++++ Recorded information

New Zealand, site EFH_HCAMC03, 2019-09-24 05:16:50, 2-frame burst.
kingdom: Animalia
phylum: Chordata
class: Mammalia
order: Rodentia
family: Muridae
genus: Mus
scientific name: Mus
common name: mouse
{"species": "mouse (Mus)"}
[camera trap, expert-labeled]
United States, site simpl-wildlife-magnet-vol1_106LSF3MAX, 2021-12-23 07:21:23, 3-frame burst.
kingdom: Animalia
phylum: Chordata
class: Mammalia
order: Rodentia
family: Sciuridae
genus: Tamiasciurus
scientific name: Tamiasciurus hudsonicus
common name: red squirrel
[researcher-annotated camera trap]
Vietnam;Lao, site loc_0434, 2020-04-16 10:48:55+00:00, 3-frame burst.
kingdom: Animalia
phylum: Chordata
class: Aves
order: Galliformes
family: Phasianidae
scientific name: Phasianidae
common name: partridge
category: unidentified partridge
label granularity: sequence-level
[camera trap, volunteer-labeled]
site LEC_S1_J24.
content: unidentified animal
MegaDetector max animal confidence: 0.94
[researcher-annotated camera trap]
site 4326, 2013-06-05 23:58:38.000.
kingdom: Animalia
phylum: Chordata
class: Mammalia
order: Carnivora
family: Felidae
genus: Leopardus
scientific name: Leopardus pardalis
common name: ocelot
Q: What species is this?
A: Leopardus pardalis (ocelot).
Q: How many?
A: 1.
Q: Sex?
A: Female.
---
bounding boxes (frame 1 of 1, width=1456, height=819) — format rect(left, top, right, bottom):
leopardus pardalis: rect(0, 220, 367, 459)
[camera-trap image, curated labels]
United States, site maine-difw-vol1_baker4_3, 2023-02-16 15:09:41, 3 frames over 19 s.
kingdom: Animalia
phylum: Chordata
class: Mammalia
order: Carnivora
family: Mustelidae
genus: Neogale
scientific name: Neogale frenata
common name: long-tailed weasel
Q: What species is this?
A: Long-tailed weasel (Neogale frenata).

++++++++

__To do__. Set down nothing but the lines from the one containing "United States, site maine-difw-vol1_baker4_3, 2023-02-16" through the final line above, exactly as written.

__Response area__.
United States, site maine-difw-vol1_baker4_3, 2023-02-16 15:09:41, 3 frames over 19 s.
kingdom: Animalia
phylum: Chordata
class: Mammalia
order: Carnivora
family: Mustelidae
genus: Neogale
scientific name: Neogale frenata
common name: long-tailed weasel
Q: What species is this?
A: Long-tailed weasel (Neogale frenata).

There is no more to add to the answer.